Our team consists of a mix of software development engineers and research scientists. Our engineering team wanted to build a production system using Apache Spark in Java/Scala, whereas scientists preferred to use Python frameworks. This posed another challenge while deciding between Java and Python-based systems. We looked for ways where both teams could work together in their preferred programming language and found that we could use DJL with MXNet to solve this problem. Now, scientists build models using the MXNet – Python API and share their model artifacts with the engineering team. The engineering team uses DJL to run inference on the model provided using Apache Spark with Scala. Since DJL is machine learning framework-agnostic, the engineering team doesn’t need to make code changes in the future if the scientists want to migrate their model to a different ML framework (e.g., PyTorch or TensorFlow).

Data

To train the classification model, we need two sets of data: features and labels.

Feature data

To build any machine learning model, one of the most important inputs is the feature data. One benefit of using multi-label classification is that we can have a single pipeline to generate feature data. This pipeline captures signals from multiple categories and uses that single dataset to find customer propensity for each category. This reduces operational overhead because we only need to maintain a single multi-label classification model rather than multiple binary classification models.

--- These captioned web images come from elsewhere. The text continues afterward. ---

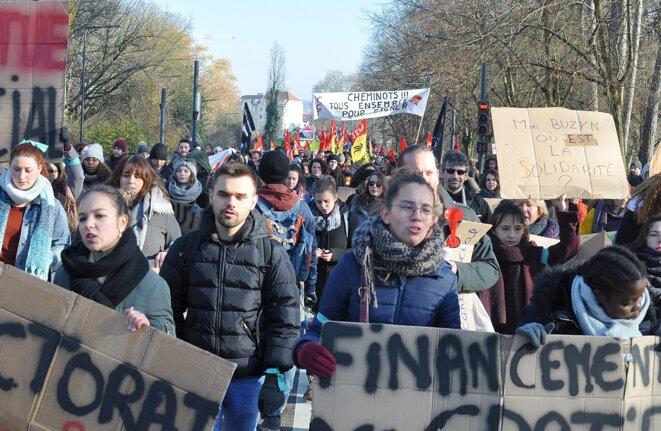 Manifestation pour la défense des retraites (Besançon, 5/12/2019). © «Toufik-de-Planoise»/Wikimedia Commons, lic. CC-BY-SA int. 4.0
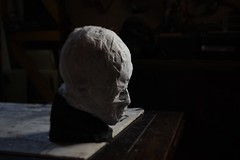 wrap the head with gauze (Kazuko Tsukioka) Tags: sculpture head wrap gauze 正岡子規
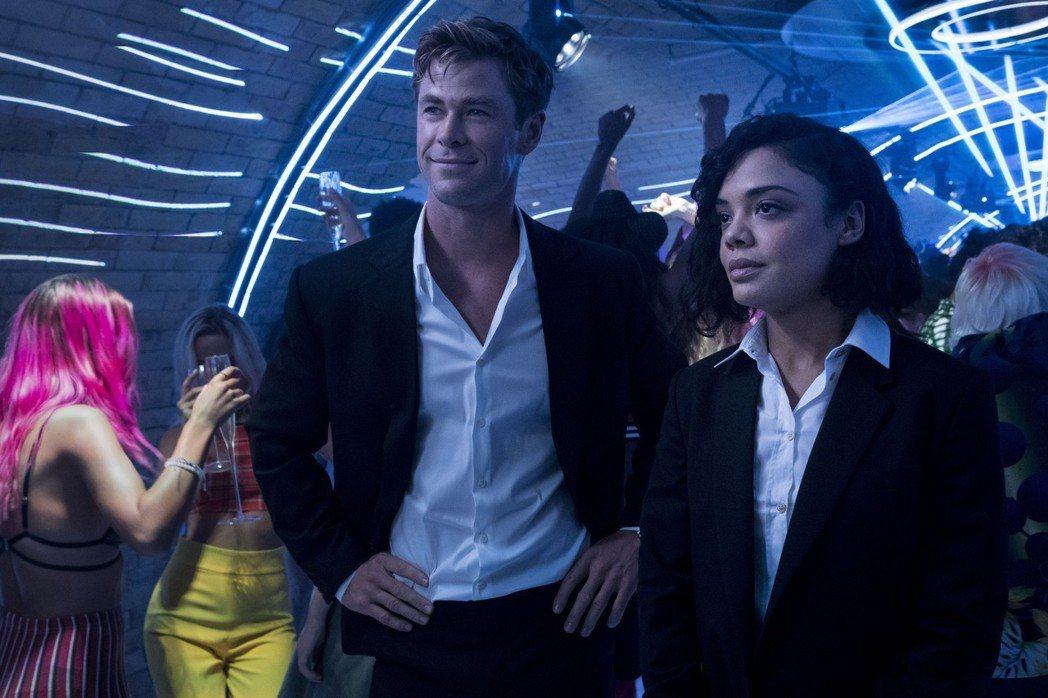 克里斯漢斯沃與泰莎湯普森主演的「MIB星際戰警:跨國行動」是年度大片。圖/索尼提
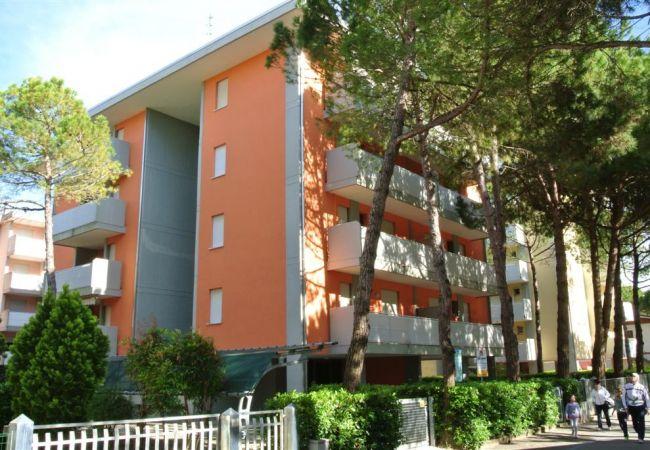Appartement in Bibione - Appartement with airconditioning op80 mvan het strand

For our multi-label classification, we generated high-dimensional feature data. We created hundreds of thousands of features per customer for hundreds of millions of customers. These customer features are sparse in nature and can be represented in sparse vector representation:

We created hundreds of thousands of features per customer for hundreds of millions of customers. These customer features are sparse in nature and can be represented in Sparse Vector representation.

Label data

A propensity model predicts the likelihood of a given customer taking action in a particular category. For each region, we have thousands of categories that we want to generate customer propensities for. Each label has a binary value: 1 if the customer made the required action in a given category, 0 otherwise. These labels of past behavior are used to predict the propensity of a customer taking the same action in a given category in the future. The following is an example of the initial label represented as the one-hot encoding for four categories:

example of the initial label represented as one-hot encoding for 4 categories

In this example, customer A only took actions in category 1 and category 3 in the past, whereas customer B only took actions in category 2.

Model

Model architecture

The propensity model is implemented in MXNet using the Python API, is a feed-forward network consisting of a sparse input layer, hidden layers, and N output layers where N is the number of categories we are interested in. Although the output layers can be easily represented by logistics regression output, we chose to implement the network using softmax output to allow flexibility in training models with more than two classes. The following is a high-level diagram of a network with four target output:

high-level diagram of a network with four target output

Below is the pseudocode for the network architecture:

data <- variable of stype 'csr'
weight <- variable of stype 'row_sparse'
bias <- variable of with length equals to number of first hidden node
first_hidden_layer <- broadcast.add between sparse.dot (data,weight) and bias
hidden_layers <- subsequent hidden layers, activation and dropout
classification_layer <- N FullyConnected layer, each with two nodes
output_layer <- SoftmaxOutput layer

Model training

To train the model, we wrote a custom iterator to process the sparse data and convert it to MXNet arrays. In each iteration, we read in a batch of data consisting of customerIds, labels, and sparse features. We then constructed a sparse MXNet CSR matrix to encode the features by specifying the non-zero values, non-zero indices, index pointers as well as the shape of the CSR matrix. In the following example, we construct the sparse MXNet CSR matrix with batch size = 3 and feature size = 5.

example, we construct the sparse MXNet CSR matrix with batch size = 3 and feature size = 5

The label feeding into the MXNet module is a list of MXNet NDArray. Each element in the list represents a target category. Thus the i’th element in the label list represents the training labels of the batch for category i. This is a 2-D array where the first dimension is the label for product category i and the second dimension is the complement of that label. The following is an example with batch size = 3 and number of categories = 4.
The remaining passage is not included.